Hass und Habsucht sind zwei arge Vögte des Menschen, machen ihn schlau und grausam. Auf einmal hiess es im Dorfe; „So kann es mit dem Sonnelunzi nicht länger bleiben, es ist ein Heide und lebt wie ein Heide. Und sein Weib ist eine Hexe, darum hat sie auch keine Kinder. Eine Schande ist es für die ganze Gegend! Sie müssen weg oder sich bekehren“. Ach mit dem armseligen Handel des Sonnelunzi und seiner Frau war es plötzlich dahin. Der Lunzi tröstete sein Weib umsonst, als sie ihm klagte, warum es nun so sei. Sie bekam Fieber und starb. Was tat der Unglückliche? Er verbrannte seine kleine Habe, schlug den Esel tot und schleppte ihn in den nahen Bach. In der Nacht hob er die tote Frau auf die Schulter, trug sie das Seethal hinaus, legte sie vor die Türschwelle das Amtmannes und ging mit fürchterlichen Verwünschungen auf und davon. Man hat ihn nie wieder gesehen. Rätselhaft wie er gekommen, war er gegangen.

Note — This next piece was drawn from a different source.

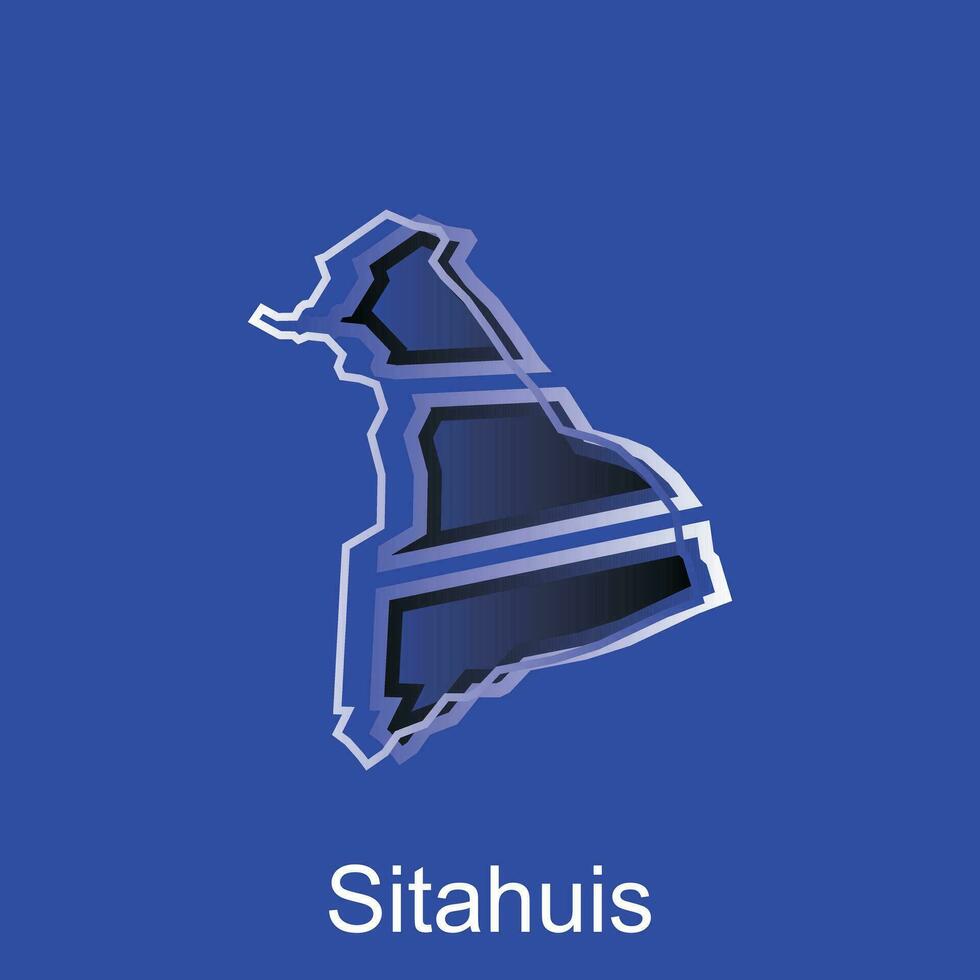 Sitahuis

Als der Amtmann in der Frühe aus dem Haus treten wollte, um das Vieh zu füttern, sah er vor der Schwelle die Leiche, erkannte sie sofort und erschrak derart, dass er umsank und seine Seele den Leib verliess. Noch lange nachher will man ihn um die Mitternächte gesehen haben, wie er ins Seethal zum Sunnelunziloch lief und wieder zurück.

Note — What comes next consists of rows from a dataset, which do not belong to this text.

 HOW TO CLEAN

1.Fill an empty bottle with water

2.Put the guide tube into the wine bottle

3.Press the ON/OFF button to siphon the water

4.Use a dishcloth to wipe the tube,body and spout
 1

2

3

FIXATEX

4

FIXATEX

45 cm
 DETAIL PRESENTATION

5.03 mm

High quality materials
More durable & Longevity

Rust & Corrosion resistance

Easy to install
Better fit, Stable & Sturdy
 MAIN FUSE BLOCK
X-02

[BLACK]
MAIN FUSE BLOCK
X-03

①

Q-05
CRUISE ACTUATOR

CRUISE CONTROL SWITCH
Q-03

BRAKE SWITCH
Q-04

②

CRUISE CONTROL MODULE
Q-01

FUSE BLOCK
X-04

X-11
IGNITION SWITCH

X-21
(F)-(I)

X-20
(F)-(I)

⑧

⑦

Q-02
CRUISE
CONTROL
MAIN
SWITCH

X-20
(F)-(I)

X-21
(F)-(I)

Heute ist das Sunnelunziloch eine zweiteilige Sandsteinhöhle, in der die Kinder spielen. Davor liegt eine schmale Wiese auf der junge Nussbäume stehen. Kaum ein Mensch weiss etwas vom Sunnelunzi und ahnt, dass Grosses und Kleines letzten Endes das gleiche Schicksal hat.